Trinta anos após o tempo de Herodes, outro cruel imperador, Domiciano, iniciou uma nova perseguição contra os cristãos (95 dC). Entre os que sofreram,encontram-se algumas pessoas de suas relações próximas, pois o Evangelho já havia feito o seu caminho entre os grandes dos povos da terra, bem como entre os pobres, que foram os primeiros a ouvi-lo. Há uma história que conta que o imperador foi informado que algumas pessoas da família de Davi estavam vivendo na Terra Santa, e foram levadas ao imperador, porque ele temia que os judeus os colocassem como príncipes e se rebelassem contra o seu governo. Eram dois netos de Judas, que era um dos parentes de nosso Senhor, segundo a carne e, portanto, pertenciam à casa de Davi e aos reis de Judá. Mas esses dois eram compatriotas, que viviam silenciosamente e satisfeitos em sua pequena fazenda, e não eram susceptíveis a liderar uma rebelião nem a reivindicar reinos terrenos. E quando foram levados diante do imperador, eles lhe mostraram as mãos, que eram ásperas e cheias de calos por trabalharem nos campos. Em resposta a suas perguntas sobre o reino de Cristo, eles disseram que não era deste mundo, mas espiritual e celestial, e que apareceria no fim do mundo, quando o Salvador viria novamente e julgaria os vivos e os mortos. Então, o imperador viu que não havia nada para temer sobre eles e os deixou ir.

 

Foi durante a perseguição de Domiciano que João foi banido para a ilha de Pátmos, onde teve as visões descritas em “Apocalipse”. Todos os outros apóstolos já haviam morrido há muito tempo e João vivia por muitos anos em Éfeso, onde liderou as igrejas do país ao redor.
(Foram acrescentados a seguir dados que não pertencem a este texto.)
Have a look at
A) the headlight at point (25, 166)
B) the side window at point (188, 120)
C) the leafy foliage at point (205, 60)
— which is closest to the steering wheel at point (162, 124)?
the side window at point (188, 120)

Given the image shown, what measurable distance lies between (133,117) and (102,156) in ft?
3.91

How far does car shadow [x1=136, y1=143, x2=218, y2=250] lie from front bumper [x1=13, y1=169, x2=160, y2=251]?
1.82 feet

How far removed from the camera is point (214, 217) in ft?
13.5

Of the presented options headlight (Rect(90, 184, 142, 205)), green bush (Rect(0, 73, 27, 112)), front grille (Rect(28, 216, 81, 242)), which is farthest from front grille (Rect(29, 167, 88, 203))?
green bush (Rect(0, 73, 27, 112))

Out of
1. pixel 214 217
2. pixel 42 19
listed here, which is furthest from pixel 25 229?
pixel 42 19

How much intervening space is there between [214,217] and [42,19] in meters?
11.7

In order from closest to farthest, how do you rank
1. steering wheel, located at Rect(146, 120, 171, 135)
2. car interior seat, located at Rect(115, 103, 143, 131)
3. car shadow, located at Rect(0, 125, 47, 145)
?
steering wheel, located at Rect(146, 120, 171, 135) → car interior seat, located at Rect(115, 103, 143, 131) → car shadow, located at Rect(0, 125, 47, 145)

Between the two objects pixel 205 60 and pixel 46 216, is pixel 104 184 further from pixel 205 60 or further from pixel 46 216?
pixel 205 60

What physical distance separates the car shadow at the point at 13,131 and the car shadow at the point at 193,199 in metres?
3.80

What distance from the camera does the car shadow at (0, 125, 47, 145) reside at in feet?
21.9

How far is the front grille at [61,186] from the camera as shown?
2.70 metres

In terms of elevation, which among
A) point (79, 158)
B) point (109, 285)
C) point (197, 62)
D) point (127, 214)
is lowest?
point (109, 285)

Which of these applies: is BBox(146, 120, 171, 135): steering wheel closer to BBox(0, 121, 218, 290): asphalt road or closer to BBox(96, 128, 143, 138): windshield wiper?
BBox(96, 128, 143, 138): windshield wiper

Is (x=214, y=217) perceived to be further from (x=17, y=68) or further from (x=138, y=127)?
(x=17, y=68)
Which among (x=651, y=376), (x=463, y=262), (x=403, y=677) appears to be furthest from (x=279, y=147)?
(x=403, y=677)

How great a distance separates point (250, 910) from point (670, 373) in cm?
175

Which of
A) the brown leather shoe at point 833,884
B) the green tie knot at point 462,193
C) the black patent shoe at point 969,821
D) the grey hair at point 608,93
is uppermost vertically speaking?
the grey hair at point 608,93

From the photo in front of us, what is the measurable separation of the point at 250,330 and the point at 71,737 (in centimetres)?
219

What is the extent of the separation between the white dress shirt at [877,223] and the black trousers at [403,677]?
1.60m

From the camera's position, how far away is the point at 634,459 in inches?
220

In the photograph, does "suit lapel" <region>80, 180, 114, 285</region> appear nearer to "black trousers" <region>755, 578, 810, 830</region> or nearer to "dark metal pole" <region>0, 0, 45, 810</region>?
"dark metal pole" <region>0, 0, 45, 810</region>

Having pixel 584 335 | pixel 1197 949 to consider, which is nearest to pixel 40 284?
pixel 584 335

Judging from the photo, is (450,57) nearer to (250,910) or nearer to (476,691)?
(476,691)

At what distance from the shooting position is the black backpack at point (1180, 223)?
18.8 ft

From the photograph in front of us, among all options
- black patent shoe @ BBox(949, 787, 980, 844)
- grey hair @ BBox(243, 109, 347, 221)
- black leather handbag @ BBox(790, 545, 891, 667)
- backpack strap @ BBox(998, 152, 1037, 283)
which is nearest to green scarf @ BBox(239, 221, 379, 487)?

Retornando de Pátmos, visitou todas essas igrejas, para que pudesse reparar a dor que sofreram pela perseguição. Em uma das cidades que visitou, notou um jovem de aparência muito agradável e o chamou para frente, pedindo ao bispo do lugar para cuidar dele. O bispo fez isso e, depois de ter treinado devidamente o jovem, batizou-o e o confirmou. Mas depois disso, o bispo pensou que não precisava cuidar do jovem com tanta atenção como antes.O jovem entrou em uma companhia viciosa, seguindo de mal a pior até tornar-se chefe de uma brigada de ladrões, que manteve todo o país em terror. Quando o Apóstolo visitou a cidade novamente, perguntou sobre o jovem que ele pedira ao bispo para cuidar. O bispo, com vergonha e tristeza, respondeu que o jovem estava morto e, ao ser questionado mais afundo, explicou que queria dizer morto nos pecados e contou toda a história.

João, depois de culpar o bispo por não ter tido mais cuidado, perguntou onde encontraria os ladrões e partiu a cavalo à procura do jovem para assombro deles. O Apóstolo acabou sendo agarrado pelo grupo e levado perante o capitão. O jovem, ao vê-lo, o reconheceu, não podendo suportar o seu olhar, fugiu para se esconder. Mas o apóstolo o chamou de volta, dizendo que ainda havia esperança para ele através de Cristo, e falou de maneira tão emocionante que o ladrão concordou em voltar para a cidade. Chegando à cidade, foi mais uma vez recebido na Igreja como um penitente.Passou o resto de seus dias em arrependimento pelos seus pecados e em gratidão pela misericórdia que lhe fora mostrada.

 

João, na sua velhice, foi muito perturbado por falsos professores, que começaram a corromper o Evangelho. Essas pessoas são chamadas de “hereges”, e suas doutrinas são chamadas de “heresia”,que se origina de uma palavra grega que significa “escolher”, porque eles escolheram seguir suas próprias fantasias, em vez de receberem o Evangelho como os apóstolos e a Igreja ensinaram. Simão, o mago, que foi mencionado no oitavo capítulo de Atos, é conhecido como o primeiro herege, e mesmo no tempo dos apóstolos surgiram vários outros, como Himeneu, Fileto e Alexandre, que são mencionados por Paulo (1 Tim. 1. 19 e seguinte; 2 Tim. 2. 17 e seguinte).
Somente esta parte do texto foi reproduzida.